Trauma religieux et spirituels : le deuil

Dans cet article, j’aimerais traiter d’un des aspects courants des traumas religieux et spirituels : leurs conséquences sur les processus de deuil, et plus généralement le rapport entretenu à la mort.

[Je précise ici que je ne prétends pas condamner la gestion du deuil chez tou·tes les croyant·es ou tou·tes les chrétien·nes. Il est tout à fait possible de gérer de manière sensible et compétente le décès de quelqu’un et l’accompagnement de quelqu’un qui n’est pas croyant dans son deuil, pour certaines de ces personnes. Cet article met en avant certaines situations qui malheureusement sont courantes, mais ne prétend pas faire le procès de tout un groupe de personnes en généralisant grossièrement.]

Lorsque l’on s’extrait d’un milieu religieux familial, et qu’une des personnes de cette famille décède, se rendre à la cérémonie d’hommage pour la personne défunte peut être très difficile du fait du trauma religieux, et ce pour plusieurs raisons.

Tout d’abord, il est possible qu’il y ait un danger pur et simple à fréquenter à nouveau la communauté religieuse que l’on a fui, par exemple si l’on est une personne trans qui n’y est pas out. Les réactions face à la transition sont parfois violentes, notamment lorsque les gens justifient leur transphobie par leur foi. Même lorsque l’on ne craint pas pour sa vie, devoir fréquenter à nouveau des personnes que l’on sait transphobes (ou homophobes, lesbophobes, etc), surtout lorsque l’on est en deuil et en besoin fort de soutien, peut être très éprouvant, et dissuader d’assister à la cérémonie.

Même si l’on ne craint pas pour sa vie ou son intégrité physique, se rendre aux funérailles religieuses de quelqu’un après avoir quitté la communauté religieuse en question peut être très réactivant. Dans certains cas, cela peut aussi être suffisant pour éloigner quelqu’un des funérailles, l’isolant dans son deuil.

Pour les personnes qui ont eu à vivre des deuils au sein d’une communauté fondamentaliste, la gestion de la situation est parfois si dysfonctionnelle qu’elle est profondément traumatisante.
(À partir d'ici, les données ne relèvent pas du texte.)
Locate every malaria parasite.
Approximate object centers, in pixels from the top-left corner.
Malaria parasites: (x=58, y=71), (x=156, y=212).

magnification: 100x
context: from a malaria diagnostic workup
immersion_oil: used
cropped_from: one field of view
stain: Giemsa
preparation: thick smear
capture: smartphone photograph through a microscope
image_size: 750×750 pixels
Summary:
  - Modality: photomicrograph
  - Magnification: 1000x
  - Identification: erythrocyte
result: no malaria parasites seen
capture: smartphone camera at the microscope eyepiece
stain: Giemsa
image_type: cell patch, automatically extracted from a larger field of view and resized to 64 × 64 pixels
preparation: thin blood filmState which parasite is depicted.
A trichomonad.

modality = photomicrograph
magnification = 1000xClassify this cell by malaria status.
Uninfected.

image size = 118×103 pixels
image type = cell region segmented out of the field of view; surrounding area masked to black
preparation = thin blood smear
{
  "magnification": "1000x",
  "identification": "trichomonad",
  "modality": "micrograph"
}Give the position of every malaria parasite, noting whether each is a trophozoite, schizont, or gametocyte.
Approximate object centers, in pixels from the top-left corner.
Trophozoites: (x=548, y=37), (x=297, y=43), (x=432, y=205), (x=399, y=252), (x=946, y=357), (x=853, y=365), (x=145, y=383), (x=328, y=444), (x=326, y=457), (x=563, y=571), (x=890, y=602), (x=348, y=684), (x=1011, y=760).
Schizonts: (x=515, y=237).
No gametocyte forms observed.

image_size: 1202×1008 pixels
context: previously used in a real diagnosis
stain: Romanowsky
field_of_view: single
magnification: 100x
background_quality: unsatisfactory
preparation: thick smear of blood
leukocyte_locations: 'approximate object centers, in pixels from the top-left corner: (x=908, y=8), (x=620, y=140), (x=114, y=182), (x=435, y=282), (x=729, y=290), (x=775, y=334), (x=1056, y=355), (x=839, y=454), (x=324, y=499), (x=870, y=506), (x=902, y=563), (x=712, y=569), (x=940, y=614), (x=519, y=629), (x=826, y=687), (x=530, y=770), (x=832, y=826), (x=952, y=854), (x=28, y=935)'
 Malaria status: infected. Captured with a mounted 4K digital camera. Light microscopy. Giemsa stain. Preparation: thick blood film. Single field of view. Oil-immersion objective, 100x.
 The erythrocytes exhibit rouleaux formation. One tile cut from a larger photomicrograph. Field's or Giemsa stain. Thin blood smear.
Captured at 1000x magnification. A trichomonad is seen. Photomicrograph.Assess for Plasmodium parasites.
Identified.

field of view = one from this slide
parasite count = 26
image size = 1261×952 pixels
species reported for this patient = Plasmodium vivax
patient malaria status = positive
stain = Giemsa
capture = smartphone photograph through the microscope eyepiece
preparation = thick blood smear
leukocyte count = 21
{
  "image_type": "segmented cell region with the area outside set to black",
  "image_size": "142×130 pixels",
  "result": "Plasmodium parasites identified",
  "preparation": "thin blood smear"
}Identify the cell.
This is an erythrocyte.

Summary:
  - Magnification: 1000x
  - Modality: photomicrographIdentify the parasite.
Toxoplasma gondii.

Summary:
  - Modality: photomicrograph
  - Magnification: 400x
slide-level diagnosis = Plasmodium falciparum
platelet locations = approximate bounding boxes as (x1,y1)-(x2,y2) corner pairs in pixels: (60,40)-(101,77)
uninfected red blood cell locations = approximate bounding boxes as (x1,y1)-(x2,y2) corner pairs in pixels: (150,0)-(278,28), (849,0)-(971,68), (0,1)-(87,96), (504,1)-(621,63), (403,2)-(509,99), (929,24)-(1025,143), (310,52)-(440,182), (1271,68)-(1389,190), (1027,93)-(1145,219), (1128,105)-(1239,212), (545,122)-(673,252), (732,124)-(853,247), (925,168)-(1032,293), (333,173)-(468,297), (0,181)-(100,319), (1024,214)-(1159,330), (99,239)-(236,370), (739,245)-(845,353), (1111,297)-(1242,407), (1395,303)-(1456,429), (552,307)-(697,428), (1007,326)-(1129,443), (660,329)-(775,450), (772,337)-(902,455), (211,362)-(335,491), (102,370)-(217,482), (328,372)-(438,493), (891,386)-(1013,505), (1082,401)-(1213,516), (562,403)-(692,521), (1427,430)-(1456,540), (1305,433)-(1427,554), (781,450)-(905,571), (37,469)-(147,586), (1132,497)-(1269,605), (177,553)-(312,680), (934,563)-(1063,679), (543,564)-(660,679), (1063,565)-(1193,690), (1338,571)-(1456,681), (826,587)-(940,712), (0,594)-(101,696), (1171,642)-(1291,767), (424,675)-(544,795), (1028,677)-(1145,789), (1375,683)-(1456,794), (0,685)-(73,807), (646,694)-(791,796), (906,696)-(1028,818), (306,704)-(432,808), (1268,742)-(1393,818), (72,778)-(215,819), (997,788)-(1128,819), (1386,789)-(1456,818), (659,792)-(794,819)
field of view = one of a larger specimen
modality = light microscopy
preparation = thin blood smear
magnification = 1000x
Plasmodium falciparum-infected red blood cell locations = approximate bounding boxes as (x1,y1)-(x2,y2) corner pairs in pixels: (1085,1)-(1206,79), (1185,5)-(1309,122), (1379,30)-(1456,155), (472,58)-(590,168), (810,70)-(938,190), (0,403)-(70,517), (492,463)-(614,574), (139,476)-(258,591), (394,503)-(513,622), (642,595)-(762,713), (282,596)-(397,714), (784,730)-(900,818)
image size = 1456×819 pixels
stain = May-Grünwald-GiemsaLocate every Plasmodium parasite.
Ainsi, certain·es chrétien·nes évangéliques se défendent d’être triste de la mort de quelqu’un : leur croyance est que la personne est avec Dieu, et il n’est donc pas de bon ton de s’en attrister. Quelle que soit la croyance vis-à-vis de l’au-delà, on peut reconnaître que le décès de quelqu’un représente une perte individuelle, et représenter de la tristesse pour soi et l’entourage de la personne décédée ; mais certain·es chrétien·nes évangéliques en sont incapables, et répriment dogmatiquement de tels ressentis chez elleux et chez les autres.

Il arrive aussi que la cérémonie d’enterrement et d’hommage à la personne défunte mette une emphase sur l’évangélisation, essayant de convertir au christianisme les personnes qui assistent à la cérémonie. Cela peut être vécu comme profondément déplacé par ces personnes, qui sont là pour rendre hommage à la personne défunte et faire leur deuil, pas pour être accablé·es d’injonctions à se convertir.

Dans certains cas, le dogmatisme de certain·es croyant·es les empêchent de respecter le deuil d’autrui du fait de leur croyance que la personne défunte s’en est allée en enfer, ou du moins ne sera pas bien accueillie dans leur conception de l’au-delà. Cela peut être le cas si la mort résulte d’un suicide, ou même tout simplement si la personne ne partageait pas leurs croyances chrétiennes. Cela peut bien entendu être très violent à recevoir lorsque l’on fait son deuil.

Outre les questions strictement relatives aux funérailles, le processus de deuil peut justement être rendu difficile car cela remue des enjeux autour de la mortalité et de l’au-delà. Dans certains milieux chrétiens, ce qu’il se passe après la mort est d’une importance primordiale : il faut “sauver les âmes”, guider les autres vers la vie éternelle, etc. Il est tout à fait possible de s’extraire d’un tel milieu religieux et de revenir à une forme de spiritualité ensuite qui offre des pistes de réflexion et des repères quant à l’au-delà, mais beaucoup de personnes traumatisées par le christianisme fondamentaliste restent très troublées sur ces questions de vie après la mort. Ainsi, il peut y avoir des angoisses résiduelles sur son propre salut, même lorsque l’on ne croit plus au Dieu chrétien. Le doute demeure et peut rendre le processus de deuil d’autant plus dur.

Si vous avez vécu l’une de ces situations et eu des difficultés marquées à vivre un deuil du fait du fanatisme de personnes de votre entourage, je vous envoie de la compassion, et mes encouragements.